Picture-based spatial questions:
───

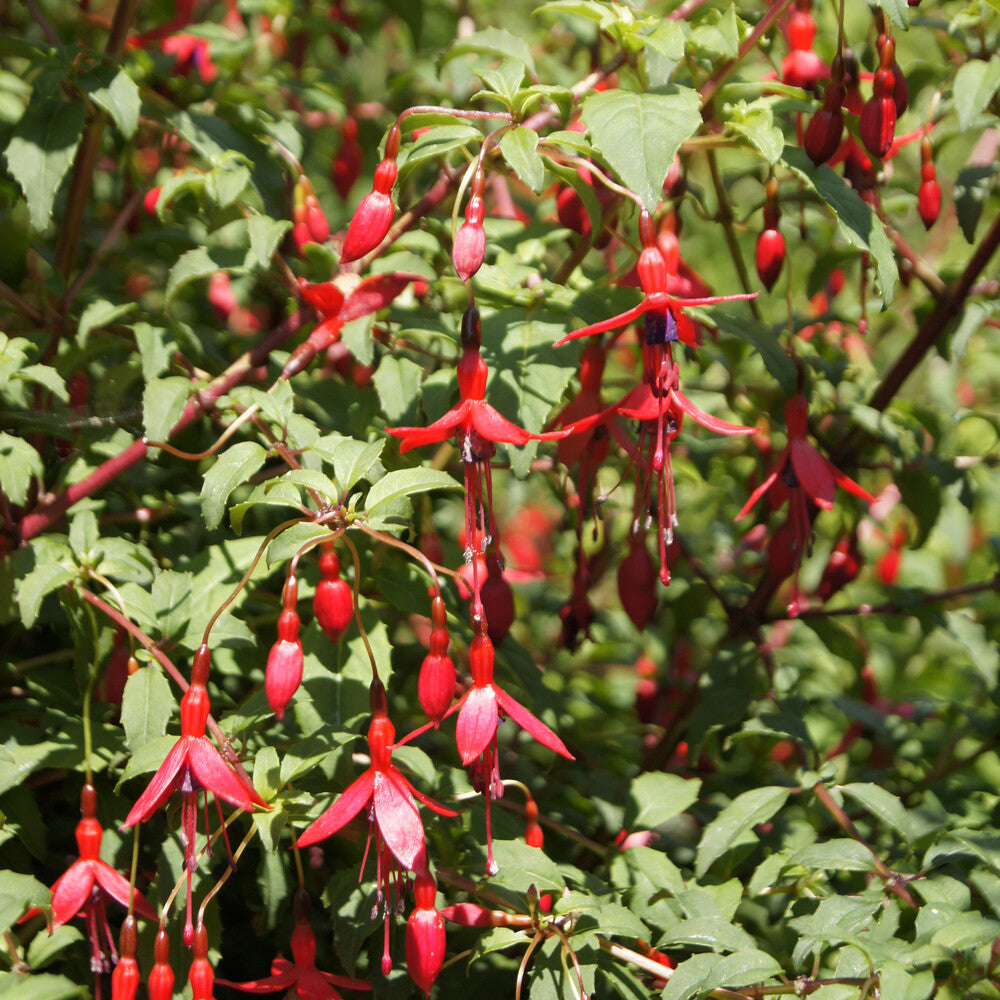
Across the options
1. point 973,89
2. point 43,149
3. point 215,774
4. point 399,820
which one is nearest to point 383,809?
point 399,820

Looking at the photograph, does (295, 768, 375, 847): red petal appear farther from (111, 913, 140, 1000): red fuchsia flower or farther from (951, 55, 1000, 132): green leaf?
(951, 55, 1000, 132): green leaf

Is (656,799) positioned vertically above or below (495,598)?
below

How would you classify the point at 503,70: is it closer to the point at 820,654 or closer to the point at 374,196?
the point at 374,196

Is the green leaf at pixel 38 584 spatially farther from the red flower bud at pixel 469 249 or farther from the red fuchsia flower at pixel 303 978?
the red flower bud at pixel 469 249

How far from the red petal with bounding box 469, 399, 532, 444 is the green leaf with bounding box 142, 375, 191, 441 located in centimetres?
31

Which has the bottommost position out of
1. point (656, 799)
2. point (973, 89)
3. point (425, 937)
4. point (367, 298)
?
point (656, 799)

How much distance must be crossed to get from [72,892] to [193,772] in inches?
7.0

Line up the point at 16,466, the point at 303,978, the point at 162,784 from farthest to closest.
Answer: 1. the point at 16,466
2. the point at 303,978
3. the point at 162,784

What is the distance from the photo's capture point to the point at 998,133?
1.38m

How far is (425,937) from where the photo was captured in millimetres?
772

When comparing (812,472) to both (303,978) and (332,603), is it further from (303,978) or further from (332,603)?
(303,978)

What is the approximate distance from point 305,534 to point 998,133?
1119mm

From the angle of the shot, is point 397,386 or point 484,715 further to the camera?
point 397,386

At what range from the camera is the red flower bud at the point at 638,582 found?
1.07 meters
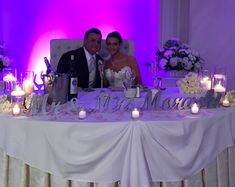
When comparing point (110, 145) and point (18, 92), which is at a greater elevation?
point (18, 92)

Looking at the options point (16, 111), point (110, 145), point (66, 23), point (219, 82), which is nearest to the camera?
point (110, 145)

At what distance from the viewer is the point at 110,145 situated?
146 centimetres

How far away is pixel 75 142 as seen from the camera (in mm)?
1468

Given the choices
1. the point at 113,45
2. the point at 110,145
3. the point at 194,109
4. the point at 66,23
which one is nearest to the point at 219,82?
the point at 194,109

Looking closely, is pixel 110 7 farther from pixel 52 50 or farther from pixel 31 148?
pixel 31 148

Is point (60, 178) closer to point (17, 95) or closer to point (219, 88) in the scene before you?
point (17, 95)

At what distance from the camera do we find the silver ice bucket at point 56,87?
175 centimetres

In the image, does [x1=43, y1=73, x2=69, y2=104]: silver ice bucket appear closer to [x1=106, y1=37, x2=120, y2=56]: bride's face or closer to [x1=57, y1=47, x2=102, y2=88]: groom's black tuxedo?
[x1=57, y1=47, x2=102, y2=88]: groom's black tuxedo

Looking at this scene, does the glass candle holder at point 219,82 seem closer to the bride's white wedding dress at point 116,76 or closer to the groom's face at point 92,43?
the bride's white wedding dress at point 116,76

───

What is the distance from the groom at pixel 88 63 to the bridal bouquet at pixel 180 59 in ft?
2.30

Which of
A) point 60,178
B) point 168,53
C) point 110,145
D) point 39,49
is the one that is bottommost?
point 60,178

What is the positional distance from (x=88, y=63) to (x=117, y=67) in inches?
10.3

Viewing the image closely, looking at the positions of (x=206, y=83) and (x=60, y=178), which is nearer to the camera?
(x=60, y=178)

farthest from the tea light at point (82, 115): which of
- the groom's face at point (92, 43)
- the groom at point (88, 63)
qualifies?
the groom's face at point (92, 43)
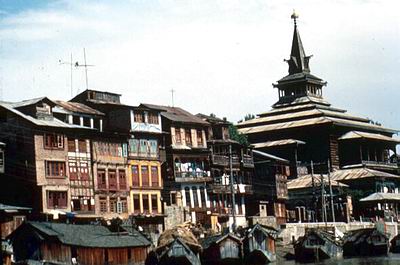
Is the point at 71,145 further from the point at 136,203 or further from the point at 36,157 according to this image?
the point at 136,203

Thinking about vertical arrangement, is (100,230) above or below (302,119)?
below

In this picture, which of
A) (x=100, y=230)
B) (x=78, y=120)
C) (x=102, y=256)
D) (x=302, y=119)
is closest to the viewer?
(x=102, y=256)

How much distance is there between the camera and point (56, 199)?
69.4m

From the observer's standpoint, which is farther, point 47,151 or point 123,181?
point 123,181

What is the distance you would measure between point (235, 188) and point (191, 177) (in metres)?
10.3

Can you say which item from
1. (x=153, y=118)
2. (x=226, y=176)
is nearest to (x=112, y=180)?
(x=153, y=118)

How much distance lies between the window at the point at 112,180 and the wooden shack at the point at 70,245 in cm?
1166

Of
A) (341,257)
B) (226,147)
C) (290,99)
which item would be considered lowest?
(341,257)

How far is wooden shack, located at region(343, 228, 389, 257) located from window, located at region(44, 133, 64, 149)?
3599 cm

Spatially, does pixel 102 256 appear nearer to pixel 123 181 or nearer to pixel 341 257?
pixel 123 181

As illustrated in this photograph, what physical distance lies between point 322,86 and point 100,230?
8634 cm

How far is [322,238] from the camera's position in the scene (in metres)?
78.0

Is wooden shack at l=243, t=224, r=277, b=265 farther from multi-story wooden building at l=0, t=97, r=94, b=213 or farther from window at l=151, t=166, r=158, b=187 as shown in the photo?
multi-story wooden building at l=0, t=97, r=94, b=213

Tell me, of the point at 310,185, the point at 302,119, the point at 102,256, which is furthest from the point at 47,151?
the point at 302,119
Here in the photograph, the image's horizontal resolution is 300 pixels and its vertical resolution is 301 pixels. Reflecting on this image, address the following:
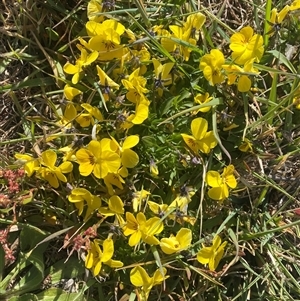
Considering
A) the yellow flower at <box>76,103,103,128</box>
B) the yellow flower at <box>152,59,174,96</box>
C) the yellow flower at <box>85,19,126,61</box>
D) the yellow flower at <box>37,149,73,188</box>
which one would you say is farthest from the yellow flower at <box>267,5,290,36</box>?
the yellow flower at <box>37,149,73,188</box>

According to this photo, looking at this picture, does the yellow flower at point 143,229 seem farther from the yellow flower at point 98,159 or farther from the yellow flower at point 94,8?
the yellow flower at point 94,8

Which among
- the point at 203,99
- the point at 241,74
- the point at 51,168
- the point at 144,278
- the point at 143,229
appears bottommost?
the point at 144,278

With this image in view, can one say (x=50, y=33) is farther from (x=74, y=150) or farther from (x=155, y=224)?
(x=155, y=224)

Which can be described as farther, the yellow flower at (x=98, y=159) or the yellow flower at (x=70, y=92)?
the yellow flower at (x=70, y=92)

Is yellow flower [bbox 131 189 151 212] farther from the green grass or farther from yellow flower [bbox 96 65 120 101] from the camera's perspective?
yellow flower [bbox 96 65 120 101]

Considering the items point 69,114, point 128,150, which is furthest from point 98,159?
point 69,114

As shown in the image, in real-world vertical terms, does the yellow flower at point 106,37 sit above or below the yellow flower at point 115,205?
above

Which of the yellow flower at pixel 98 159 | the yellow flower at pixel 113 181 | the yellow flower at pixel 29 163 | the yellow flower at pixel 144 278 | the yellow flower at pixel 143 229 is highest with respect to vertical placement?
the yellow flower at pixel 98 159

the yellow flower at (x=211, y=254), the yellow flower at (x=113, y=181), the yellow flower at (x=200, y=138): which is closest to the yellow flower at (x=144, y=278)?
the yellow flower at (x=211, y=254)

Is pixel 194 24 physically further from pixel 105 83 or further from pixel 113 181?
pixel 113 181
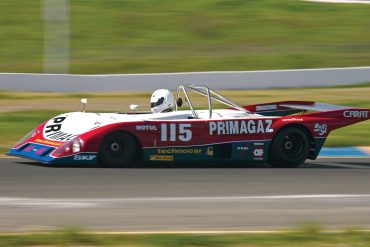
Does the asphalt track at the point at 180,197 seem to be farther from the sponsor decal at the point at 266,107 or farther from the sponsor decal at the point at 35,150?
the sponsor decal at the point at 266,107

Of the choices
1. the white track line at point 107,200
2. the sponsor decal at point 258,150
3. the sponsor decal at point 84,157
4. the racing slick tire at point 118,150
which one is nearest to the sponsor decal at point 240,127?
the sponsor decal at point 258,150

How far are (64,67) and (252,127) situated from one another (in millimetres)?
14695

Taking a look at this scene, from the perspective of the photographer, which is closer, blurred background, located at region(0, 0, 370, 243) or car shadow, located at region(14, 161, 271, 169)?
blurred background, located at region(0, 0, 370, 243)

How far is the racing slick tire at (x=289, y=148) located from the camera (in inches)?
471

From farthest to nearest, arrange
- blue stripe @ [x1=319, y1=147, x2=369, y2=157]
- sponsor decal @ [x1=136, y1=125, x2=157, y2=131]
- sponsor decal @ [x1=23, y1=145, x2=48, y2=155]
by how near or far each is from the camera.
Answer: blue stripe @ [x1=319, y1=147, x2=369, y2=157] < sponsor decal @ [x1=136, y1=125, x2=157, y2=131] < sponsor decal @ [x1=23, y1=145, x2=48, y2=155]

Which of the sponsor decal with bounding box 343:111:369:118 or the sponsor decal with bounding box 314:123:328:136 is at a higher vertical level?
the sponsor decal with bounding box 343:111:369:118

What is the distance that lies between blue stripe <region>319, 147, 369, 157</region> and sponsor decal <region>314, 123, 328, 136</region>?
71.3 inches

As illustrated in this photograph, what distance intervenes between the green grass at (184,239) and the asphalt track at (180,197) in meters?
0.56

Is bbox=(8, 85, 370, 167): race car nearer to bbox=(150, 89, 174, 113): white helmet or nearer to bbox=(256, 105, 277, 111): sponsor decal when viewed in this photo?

───

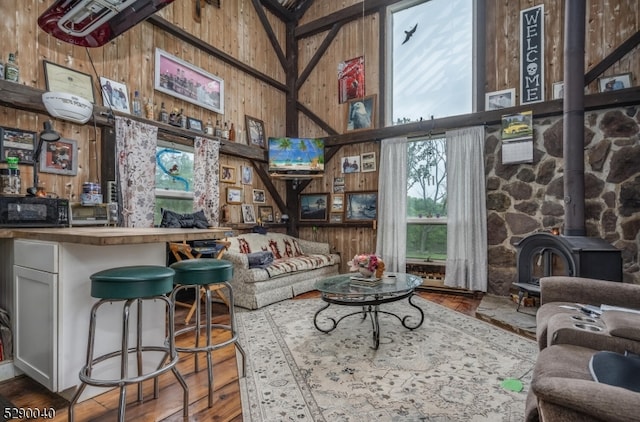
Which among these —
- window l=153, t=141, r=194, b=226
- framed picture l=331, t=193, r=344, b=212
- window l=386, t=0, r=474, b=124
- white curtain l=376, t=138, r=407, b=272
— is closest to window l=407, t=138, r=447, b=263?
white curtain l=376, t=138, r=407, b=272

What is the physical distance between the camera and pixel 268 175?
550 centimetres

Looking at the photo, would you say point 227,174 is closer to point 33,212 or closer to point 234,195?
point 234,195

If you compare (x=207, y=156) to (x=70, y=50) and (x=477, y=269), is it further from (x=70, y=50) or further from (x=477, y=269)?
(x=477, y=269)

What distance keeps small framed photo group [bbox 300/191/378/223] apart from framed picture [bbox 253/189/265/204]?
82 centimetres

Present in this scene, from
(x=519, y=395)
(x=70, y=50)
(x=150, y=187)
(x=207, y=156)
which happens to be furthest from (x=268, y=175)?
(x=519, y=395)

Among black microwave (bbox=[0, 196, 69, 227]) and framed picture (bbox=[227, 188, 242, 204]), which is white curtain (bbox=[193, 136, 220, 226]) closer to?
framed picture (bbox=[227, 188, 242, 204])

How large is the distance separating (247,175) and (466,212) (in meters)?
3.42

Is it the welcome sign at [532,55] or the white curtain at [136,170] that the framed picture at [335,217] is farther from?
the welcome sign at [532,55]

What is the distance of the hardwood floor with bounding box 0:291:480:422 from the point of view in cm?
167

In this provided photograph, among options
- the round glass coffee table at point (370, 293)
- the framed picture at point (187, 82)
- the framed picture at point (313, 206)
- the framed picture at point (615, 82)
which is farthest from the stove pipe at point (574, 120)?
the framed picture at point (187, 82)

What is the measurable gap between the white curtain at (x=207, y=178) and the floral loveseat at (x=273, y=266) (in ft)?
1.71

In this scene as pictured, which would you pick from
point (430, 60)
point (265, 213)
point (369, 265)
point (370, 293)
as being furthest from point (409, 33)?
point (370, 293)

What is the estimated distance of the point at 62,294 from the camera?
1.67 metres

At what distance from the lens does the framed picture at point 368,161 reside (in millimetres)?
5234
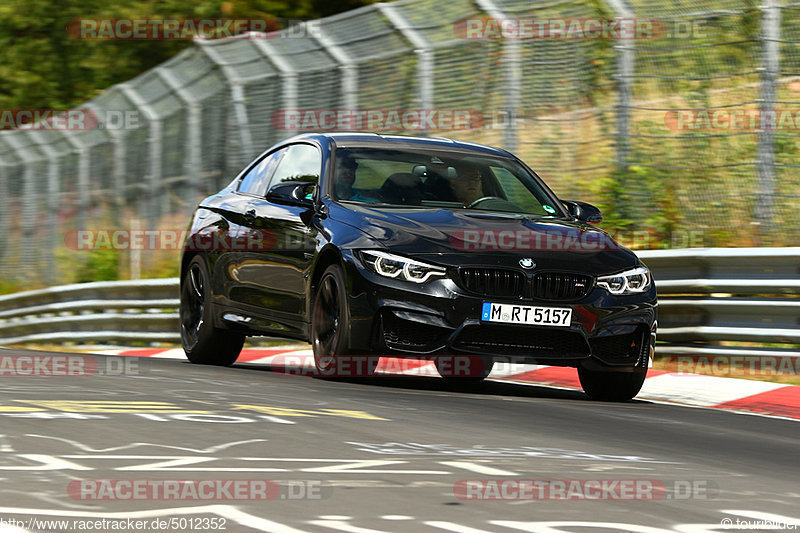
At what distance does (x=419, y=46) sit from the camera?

───

Task objective. In the items starting at the line containing "How far from" and ending at the line containing "1.07 meters", swap "camera" for "lens" and leave everything else unchanged. Give back only those lines.

Answer to the problem.
How far from the red petal with bounding box 469, 399, 532, 444 is the green leaf with bounding box 142, 375, 191, 441 located in centimetres?
31

Which has the bottommost position out of
1. point (656, 799)
2. point (973, 89)
3. point (425, 937)
4. point (367, 298)
?
point (656, 799)

How much distance must be crossed to get from [72,892] to [193,772] in inches?
7.0

Line up the point at 16,466, the point at 303,978, the point at 162,784 from farthest to closest.
Answer: 1. the point at 16,466
2. the point at 303,978
3. the point at 162,784

What is the distance from the photo's capture point to the point at 998,133?
1.38m

How far is (425,937) from where the photo was captured in millimetres?
772

When comparing (812,472) to both (303,978) and (332,603), is it further from (303,978) or further from (332,603)?
(303,978)

What is the approximate distance from point 305,534 to point 998,133?
1119mm

From the angle of the shot, is point 397,386 or point 484,715 further to the lens?
point 397,386

At what range from the lens is the red flower bud at the point at 638,582 found?
1.07 meters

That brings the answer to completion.